---------- Textauszug ----------

Die Kapelle zu Winterscheid
Was war zuerst da, das Huhn oder das Ei? Eigentlich eine müßige Frage. Darum einmal
anders! Was war zuerst da, die Kapelle oder die Glocke? Na, logisch, das Ei
(sprich die Glocke) war zuerst da, dann 100 Jahre später das Huhn (sprich die
Kapelle). Dies ist zumindest so, wenn man denen glaubt die das Erbauungsjahr der
Winterscheider Kapelle auf 1612 festlegen. Die eine Glocke ist aus dem Jahr 1512
und somit 100 Jahre älter als die Zahlenangabe auf dem nördlichen
Spitzbogenfenster, welche allgemein als die älteste Datierung angenommen wird.
Es ist schon schlimm, wenn man immer alles glaubt was Menschen schreiben, die
sich der Heimatkunde verschrieben haben. Sie verschrieben sich wohl gleich in doppelter Hinsicht.
Das nördliche Spitzbogenfenster enthält von außen keinerlei Jahreszahlangabe und passt von der
zeitlichen Einordnung zur Glocke. Natürlich lässt sich das nicht mit Bestimmtheit sagen, sondern
nur vermuten.

---------- Angezeigte Datensätze ----------

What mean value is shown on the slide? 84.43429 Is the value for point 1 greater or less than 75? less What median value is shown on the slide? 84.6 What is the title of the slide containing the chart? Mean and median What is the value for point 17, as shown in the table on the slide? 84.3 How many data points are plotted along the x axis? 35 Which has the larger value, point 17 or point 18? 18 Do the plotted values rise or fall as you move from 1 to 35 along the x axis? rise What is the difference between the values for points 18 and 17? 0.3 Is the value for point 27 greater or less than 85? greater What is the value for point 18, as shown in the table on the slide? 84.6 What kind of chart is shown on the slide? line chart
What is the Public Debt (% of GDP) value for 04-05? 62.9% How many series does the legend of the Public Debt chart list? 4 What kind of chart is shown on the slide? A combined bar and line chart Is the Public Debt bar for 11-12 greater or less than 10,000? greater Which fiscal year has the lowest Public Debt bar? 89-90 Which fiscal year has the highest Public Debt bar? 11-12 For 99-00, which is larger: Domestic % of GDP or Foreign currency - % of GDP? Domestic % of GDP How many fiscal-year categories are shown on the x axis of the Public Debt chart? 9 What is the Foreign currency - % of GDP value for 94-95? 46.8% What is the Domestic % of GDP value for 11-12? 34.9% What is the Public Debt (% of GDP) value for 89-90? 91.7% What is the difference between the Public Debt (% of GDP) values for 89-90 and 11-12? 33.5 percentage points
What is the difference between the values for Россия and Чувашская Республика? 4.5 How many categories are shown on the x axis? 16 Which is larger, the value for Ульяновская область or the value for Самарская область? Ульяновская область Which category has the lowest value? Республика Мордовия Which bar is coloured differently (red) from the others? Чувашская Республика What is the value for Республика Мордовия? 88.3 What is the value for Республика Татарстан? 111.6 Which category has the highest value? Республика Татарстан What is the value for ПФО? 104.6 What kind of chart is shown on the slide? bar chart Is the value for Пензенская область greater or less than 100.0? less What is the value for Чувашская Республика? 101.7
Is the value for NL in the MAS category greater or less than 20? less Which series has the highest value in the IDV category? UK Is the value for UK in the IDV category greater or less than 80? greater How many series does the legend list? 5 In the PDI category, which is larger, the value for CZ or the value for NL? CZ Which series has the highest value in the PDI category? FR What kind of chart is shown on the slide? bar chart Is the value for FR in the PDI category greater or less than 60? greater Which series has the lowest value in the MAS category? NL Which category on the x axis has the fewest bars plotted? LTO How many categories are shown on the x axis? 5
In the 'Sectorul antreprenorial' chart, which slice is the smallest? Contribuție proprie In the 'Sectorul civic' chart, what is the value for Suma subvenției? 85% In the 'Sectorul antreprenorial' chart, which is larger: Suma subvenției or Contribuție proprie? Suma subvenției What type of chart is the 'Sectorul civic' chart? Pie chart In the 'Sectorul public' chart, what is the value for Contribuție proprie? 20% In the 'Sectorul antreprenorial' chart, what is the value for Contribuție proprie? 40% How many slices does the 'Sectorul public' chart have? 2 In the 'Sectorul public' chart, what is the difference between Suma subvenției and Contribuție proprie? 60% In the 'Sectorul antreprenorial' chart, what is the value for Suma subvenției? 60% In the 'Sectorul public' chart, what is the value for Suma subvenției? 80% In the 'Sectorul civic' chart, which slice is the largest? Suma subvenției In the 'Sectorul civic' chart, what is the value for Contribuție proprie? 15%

----------

Aufgaben:
1 – Aus welchem Jahr stammt laut dem Text über die Winterscheider Kapelle die eine Glocke?
2 – Tausche im Text über die Winterscheider Kapelle „Heimatkunde“ gegen „Ortsgeschichte“ aus und gib den Abschnitt wieder, der bei den Worten mit „Es ist schon“ beginnt und nach „in doppelter Hinsicht.“ endet.
3 – Führe den Text über die Winterscheider Kapelle nach seinem letzten Satz weiter.

Erwartete Lösungen:
1 – Die Glocke stammt aus dem Jahr 1512.

2 –
Es ist schon schlimm, wenn man immer alles glaubt was Menschen schreiben, die
sich der Ortsgeschichte verschrieben haben. Sie verschrieben sich wohl gleich in doppelter Hinsicht.

3 –
Die Jahreszahlangabe auf dem südlichen Fenster ist von außen gut zu erkennen und weißt
auf das Jahr 1613 hin – passend zur Nachgotik ein gedrückter Spitzbogen. Die weiteren Jahreszahlangaben sind 1771 auf dem nördlichen Türsims,
1779 auf einem weiteren Fensterbogen und 1847 auf dem westlichen Türsims.
Die Kapelle wurde also oft erweitert, umgebaut und verändert.
Zuletzt 2010 als die Mauer um die Kapelle herum entfernt wurde, was einen schönen Blick auf die Kapelle freigibt, wie das nebenstehende Bild beweißt.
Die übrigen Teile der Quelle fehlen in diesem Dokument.